There would now be new restrictions on where adverts appeared on the site.
Marks and Spencer and BSkyB were among companies that suspended advertising after complaints that ads had been placed on pages with offensive material.
The social network now plans to remove any advertising from many of its pages.
Facebook's move comes after a Sky promoting an M&S voucher.
The advert was placed on a Facebook page called "cute and gay boys" featuring photographs of teenage boys.
In a blogpost yesterday, Facebook said: "We recognize we need to do more to prevent situations where ads are displayed alongside controversial Pages and Groups. So we are taking action."
According to the company, from Monday it would implement a new process to determine which pages or groups should feature adverts alongside the content.
Pages featuring any violent, graphic or sexual content, even if such content did not fall foul of the company's rules would have no adverts.
BBC reports citing a source, as saying Facebook would create a "gold standard" of around 10,000 pages that were deemed suitable for adverts, and then inspect other pages to see if they could be added to the list. All adverts would be removed from other pages.
Meanwhile, ever since Facebook introduced its ad exchange last year, advertisers had been flocking to run ads targeted at users based on the websites they had visited in recent hours or days. However, until last month, those ads could run only on the less-noticed right-hand side of the page, not down the middle in the prime space called news feed.

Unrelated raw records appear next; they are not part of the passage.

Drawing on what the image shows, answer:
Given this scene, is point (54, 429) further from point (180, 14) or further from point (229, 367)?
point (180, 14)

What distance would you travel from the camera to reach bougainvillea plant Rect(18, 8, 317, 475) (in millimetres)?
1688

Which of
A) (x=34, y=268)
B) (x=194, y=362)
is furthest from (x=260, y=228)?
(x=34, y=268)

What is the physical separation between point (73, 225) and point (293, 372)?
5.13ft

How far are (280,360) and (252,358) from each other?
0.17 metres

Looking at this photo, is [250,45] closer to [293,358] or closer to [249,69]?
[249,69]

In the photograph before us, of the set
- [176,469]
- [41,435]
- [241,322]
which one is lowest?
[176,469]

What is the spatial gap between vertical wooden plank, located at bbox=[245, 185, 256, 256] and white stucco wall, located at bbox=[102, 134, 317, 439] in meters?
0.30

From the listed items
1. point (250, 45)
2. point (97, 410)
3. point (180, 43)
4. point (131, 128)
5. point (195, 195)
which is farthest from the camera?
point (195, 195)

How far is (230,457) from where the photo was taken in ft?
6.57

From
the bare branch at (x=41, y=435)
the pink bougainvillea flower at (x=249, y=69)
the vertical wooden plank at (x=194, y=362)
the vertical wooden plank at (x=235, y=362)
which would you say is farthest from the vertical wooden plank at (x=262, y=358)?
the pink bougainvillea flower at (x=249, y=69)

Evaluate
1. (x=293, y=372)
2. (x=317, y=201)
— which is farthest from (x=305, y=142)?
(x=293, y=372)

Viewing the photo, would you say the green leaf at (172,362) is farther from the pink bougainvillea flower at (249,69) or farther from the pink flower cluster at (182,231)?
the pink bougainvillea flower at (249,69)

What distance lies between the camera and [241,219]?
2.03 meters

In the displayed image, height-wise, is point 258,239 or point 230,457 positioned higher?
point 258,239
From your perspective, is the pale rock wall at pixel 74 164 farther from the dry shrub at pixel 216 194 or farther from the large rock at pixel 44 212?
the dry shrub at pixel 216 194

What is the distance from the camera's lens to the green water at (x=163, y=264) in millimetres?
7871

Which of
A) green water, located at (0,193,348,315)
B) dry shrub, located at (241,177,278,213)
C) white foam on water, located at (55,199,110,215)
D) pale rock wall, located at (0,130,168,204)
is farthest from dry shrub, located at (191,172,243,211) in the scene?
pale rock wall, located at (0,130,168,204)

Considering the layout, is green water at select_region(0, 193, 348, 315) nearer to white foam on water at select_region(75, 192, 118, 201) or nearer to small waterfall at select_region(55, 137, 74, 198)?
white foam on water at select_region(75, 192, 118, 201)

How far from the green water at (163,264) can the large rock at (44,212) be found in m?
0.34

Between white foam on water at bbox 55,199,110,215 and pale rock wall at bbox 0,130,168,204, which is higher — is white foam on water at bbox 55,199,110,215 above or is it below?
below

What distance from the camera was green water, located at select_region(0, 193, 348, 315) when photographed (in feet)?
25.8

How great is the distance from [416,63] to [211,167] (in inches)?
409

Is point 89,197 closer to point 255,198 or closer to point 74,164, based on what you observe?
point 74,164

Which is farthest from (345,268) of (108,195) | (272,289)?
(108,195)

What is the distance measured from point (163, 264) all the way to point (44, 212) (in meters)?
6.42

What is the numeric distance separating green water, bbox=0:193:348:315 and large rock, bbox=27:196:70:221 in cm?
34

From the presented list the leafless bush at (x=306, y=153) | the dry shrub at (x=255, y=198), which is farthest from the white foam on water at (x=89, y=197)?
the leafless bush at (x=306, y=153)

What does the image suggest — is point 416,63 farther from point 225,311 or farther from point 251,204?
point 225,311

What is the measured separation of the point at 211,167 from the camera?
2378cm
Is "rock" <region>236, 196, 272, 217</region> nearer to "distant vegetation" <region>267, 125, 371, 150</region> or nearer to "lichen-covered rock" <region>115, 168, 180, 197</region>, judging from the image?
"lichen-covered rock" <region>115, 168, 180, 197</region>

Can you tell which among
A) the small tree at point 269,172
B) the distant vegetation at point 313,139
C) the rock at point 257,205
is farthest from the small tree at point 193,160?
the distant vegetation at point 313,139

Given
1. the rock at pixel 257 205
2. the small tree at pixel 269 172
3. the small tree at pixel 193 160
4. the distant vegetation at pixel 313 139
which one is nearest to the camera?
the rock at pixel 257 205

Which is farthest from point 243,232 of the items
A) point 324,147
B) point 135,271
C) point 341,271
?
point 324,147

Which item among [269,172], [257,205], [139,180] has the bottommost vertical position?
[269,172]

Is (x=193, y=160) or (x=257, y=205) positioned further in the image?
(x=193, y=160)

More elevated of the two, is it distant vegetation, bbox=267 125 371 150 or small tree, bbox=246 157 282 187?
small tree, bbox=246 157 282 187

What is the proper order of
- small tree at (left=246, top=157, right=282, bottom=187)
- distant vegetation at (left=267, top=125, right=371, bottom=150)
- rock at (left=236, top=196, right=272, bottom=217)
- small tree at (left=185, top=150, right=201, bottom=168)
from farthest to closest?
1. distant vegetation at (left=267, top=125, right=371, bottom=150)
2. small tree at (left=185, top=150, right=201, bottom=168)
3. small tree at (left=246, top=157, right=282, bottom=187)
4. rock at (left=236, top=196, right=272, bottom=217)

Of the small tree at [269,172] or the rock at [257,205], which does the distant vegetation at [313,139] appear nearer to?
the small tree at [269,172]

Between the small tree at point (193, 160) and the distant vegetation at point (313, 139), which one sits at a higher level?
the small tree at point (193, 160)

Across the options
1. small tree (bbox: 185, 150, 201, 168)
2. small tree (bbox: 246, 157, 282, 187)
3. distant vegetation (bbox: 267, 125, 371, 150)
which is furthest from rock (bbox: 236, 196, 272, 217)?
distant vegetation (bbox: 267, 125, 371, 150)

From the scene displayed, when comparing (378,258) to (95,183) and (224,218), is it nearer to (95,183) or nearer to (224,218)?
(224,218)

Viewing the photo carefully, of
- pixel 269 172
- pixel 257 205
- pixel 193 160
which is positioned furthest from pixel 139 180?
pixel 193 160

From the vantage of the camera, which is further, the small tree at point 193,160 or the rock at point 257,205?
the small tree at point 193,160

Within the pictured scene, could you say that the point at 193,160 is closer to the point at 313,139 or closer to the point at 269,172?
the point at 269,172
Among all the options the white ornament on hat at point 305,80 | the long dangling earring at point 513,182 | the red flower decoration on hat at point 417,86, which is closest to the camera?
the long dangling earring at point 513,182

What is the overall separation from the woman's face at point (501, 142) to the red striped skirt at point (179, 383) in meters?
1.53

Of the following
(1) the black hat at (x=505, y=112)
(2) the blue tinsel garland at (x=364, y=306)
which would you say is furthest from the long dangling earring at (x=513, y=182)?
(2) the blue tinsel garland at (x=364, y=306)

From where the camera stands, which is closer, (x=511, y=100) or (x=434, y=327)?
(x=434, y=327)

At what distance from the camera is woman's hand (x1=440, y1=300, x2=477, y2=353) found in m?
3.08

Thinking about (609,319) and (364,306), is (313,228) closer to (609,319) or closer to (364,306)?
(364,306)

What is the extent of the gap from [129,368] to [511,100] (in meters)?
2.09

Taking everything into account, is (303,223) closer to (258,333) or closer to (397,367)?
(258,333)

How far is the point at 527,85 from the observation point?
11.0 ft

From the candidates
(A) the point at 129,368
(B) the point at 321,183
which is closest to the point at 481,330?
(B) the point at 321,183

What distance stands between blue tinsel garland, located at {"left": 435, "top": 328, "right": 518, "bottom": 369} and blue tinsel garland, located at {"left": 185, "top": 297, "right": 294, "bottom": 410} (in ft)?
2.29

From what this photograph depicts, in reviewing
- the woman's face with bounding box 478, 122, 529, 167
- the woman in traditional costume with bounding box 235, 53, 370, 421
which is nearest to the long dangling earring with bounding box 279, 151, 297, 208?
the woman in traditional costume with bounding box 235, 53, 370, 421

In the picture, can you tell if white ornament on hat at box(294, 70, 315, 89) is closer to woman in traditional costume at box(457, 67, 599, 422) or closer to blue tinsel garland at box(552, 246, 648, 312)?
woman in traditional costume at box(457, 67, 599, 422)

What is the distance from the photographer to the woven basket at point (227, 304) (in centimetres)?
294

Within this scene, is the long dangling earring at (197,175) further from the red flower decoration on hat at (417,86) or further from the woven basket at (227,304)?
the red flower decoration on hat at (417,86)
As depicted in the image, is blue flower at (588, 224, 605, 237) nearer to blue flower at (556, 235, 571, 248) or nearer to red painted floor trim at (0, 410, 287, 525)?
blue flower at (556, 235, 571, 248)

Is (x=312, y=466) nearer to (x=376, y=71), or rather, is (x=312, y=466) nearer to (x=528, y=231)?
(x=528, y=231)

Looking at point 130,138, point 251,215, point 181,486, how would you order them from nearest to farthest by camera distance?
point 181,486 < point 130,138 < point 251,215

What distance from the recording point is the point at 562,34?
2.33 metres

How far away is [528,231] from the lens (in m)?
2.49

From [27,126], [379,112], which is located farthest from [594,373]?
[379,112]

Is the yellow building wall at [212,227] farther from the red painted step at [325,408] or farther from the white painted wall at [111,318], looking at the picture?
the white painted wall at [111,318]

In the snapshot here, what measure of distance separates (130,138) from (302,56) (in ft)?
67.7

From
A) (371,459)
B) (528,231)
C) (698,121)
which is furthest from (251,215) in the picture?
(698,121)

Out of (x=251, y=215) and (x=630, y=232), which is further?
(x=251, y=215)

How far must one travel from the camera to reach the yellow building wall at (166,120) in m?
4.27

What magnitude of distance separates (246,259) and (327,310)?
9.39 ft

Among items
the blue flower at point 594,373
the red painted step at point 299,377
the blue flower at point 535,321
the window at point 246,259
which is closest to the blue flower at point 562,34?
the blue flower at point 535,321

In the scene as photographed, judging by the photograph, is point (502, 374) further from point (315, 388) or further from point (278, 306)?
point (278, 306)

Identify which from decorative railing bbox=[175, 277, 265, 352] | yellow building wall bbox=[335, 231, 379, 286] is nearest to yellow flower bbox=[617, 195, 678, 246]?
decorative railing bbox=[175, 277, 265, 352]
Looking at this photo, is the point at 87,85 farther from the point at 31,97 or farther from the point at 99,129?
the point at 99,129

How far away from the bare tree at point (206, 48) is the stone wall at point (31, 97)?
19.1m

Now that advertisers can run these so-called retargeted ads–spots served to users based on their recent web travels, rather than on their interests gleaned from their Facebook activities - in the news feed, these have turned out to be a veritable goldmine, a new report from retargeting firm AdRoll reveals.
The company reviewed campaigns from 547 advertisers serving over 1 billion ''impressions,'' or views of ads, since May, and compared three types of retargeted ads: those served on the right-hand side from the Facebook Exchange, exchange ads served into the news feed, and standard retargeted web ads.
The report found that retargeted ads in the news feed had a click rate over 50 times than those on the right-hand side and over 20 times that of standard web ads. Also the prices of those news feed ads were half those on the right-hand side and a fifth of web ads.